Os gestores mais inexperientes ficam
constrangidos ao anunciar um atraso, mesmo que antecipadamente. Muitas vezes
acreditam que conseguem recuperar o tempo perdido e assim cumprir a deadline inicial.
O que acaba acontecendo, nestes casos, é que
não se consegue recuperar o prazo e eles avisam muito próximo da deadline (levantando
a bandeira vermelha). Tarde
demais. O impacto será muito maior, causando muito mais prejuízos do que se o
aviso tivesse sido feito com antecedência.
Como diz o ditado, mesmo que dobrarmos os esforços, duas
mulheres não conseguem dar à luz a uma criança em quatro meses e meio.
Prazos: para não atrasar mais
É possível gerar previsibilidade por meio da estipulação
correta de prazos e acompanhamento adequado. Eventuais atrasos acontecem
(comigo também) e a ideia é aplicarmos a melhoria contínua para que os atrasos
cada vez sejam menores e menos frequentes.
Embora se dar conta que um atraso irá ocorrer
seja desagradável, levantar a bandeira amarela é muito melhor do que levantar a
vermelha. Nada pior para um stakeholder saber
em cima da hora que o projeto não será entregue.
Sprints
, milestones, provas
de conceito e MVPs são mecanismos adequados para diminuir o risco de um projeto
não ser entregue.

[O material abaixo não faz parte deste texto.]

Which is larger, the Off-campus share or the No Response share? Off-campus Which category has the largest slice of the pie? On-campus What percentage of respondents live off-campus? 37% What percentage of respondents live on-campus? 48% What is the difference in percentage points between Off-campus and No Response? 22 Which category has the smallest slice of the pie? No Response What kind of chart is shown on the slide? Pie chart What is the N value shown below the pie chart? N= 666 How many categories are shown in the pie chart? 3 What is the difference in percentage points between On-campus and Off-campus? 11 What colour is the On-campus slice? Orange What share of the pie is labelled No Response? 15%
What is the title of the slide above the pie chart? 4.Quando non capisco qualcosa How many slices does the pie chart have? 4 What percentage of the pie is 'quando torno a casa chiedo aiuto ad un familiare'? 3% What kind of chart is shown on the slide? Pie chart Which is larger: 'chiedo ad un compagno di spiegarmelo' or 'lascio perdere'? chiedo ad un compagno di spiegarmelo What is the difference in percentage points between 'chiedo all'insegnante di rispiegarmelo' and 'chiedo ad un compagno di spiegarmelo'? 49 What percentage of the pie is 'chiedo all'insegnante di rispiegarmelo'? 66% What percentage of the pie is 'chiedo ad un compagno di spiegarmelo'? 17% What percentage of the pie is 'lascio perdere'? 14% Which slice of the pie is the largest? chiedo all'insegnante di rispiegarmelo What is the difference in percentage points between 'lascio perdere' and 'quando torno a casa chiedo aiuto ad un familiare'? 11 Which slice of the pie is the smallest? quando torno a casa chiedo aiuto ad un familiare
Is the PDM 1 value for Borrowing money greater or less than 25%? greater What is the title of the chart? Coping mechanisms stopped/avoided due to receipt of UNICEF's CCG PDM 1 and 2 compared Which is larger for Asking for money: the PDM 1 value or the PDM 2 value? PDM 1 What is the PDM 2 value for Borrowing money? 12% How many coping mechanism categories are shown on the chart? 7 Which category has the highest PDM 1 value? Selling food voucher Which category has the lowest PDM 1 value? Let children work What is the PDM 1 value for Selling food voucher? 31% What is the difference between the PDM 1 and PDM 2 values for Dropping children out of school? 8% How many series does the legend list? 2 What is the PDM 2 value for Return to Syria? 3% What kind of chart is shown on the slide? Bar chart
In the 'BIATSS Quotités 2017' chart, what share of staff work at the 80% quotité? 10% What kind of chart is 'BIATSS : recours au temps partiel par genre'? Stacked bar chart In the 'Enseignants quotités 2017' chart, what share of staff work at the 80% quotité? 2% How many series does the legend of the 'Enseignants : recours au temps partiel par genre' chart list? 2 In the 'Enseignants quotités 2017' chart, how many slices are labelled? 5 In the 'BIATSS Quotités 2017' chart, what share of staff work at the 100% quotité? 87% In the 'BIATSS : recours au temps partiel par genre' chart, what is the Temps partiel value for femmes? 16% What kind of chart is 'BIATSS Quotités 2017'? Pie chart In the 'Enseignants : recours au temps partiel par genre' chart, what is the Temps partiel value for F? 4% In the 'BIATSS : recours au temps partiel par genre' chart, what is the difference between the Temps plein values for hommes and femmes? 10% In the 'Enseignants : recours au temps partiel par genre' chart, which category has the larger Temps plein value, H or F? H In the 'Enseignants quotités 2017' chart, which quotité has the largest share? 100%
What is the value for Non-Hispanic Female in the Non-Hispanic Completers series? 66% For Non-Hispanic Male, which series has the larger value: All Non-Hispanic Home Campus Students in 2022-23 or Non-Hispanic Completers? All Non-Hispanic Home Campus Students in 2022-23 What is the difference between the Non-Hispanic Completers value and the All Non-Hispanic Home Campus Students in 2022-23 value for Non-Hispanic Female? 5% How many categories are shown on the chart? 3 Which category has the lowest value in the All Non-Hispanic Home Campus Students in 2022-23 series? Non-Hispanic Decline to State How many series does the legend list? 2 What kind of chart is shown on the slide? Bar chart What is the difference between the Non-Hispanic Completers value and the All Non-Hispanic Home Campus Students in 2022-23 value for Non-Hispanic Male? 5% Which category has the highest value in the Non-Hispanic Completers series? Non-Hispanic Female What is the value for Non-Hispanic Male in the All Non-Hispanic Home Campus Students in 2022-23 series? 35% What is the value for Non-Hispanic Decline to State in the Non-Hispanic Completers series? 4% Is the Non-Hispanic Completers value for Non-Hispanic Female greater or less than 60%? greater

É melhor entregar algo palpável no prazo intermediário
definido do que entregar algo que não tem utilidade.
Comece pequeno, sendo pontual a pequenos
compromissos e as suas timeboxes definidas,
que isso gera um senso de cumprimento de deadlines.
Automaticamente isso vira um hábito e, como disse
Aristóteles.
"Primeiro nós fazemos os nossos hábitos.
Depois os nossos hábitos nos
fazem."
Por Paulo Krieser, CEO da Econodata.